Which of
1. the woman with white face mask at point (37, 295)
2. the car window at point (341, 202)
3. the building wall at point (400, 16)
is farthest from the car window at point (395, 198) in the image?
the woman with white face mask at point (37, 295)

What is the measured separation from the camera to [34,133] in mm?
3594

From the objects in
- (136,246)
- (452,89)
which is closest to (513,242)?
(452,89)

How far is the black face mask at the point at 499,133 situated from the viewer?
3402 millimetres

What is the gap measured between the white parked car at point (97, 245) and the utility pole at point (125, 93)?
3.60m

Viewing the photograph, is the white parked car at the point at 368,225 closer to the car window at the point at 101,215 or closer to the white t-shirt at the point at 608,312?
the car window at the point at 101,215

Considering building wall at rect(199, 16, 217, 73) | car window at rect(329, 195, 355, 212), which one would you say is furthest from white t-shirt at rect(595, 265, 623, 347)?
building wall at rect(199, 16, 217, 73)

▶ _Stated exercise_
Copy out every item above word for word, keeping each line as it stands.

▶ _Complete output_
Which of
1. the woman with white face mask at point (37, 295)
2. the car window at point (341, 202)
3. the building wall at point (400, 16)
is farthest from the car window at point (395, 198) in the image?
the woman with white face mask at point (37, 295)

What is the measured separation from the camera to [34,133] in mm?
3594

From the objects in
- (136,246)
- (452,89)
which is closest to (513,242)?
(452,89)

How far is the black face mask at the point at 499,133 situated from the viewer?
3402 millimetres

What is the gap measured between the white parked car at point (97, 245) and the utility pole at point (125, 93)?
3.60m

Viewing the photograph, is the white parked car at the point at 368,225 closer to the car window at the point at 101,215 or closer to the white t-shirt at the point at 608,312?
the car window at the point at 101,215

Considering building wall at rect(199, 16, 217, 73) | car window at rect(329, 195, 355, 212), which one would you say is furthest from white t-shirt at rect(595, 265, 623, 347)?
building wall at rect(199, 16, 217, 73)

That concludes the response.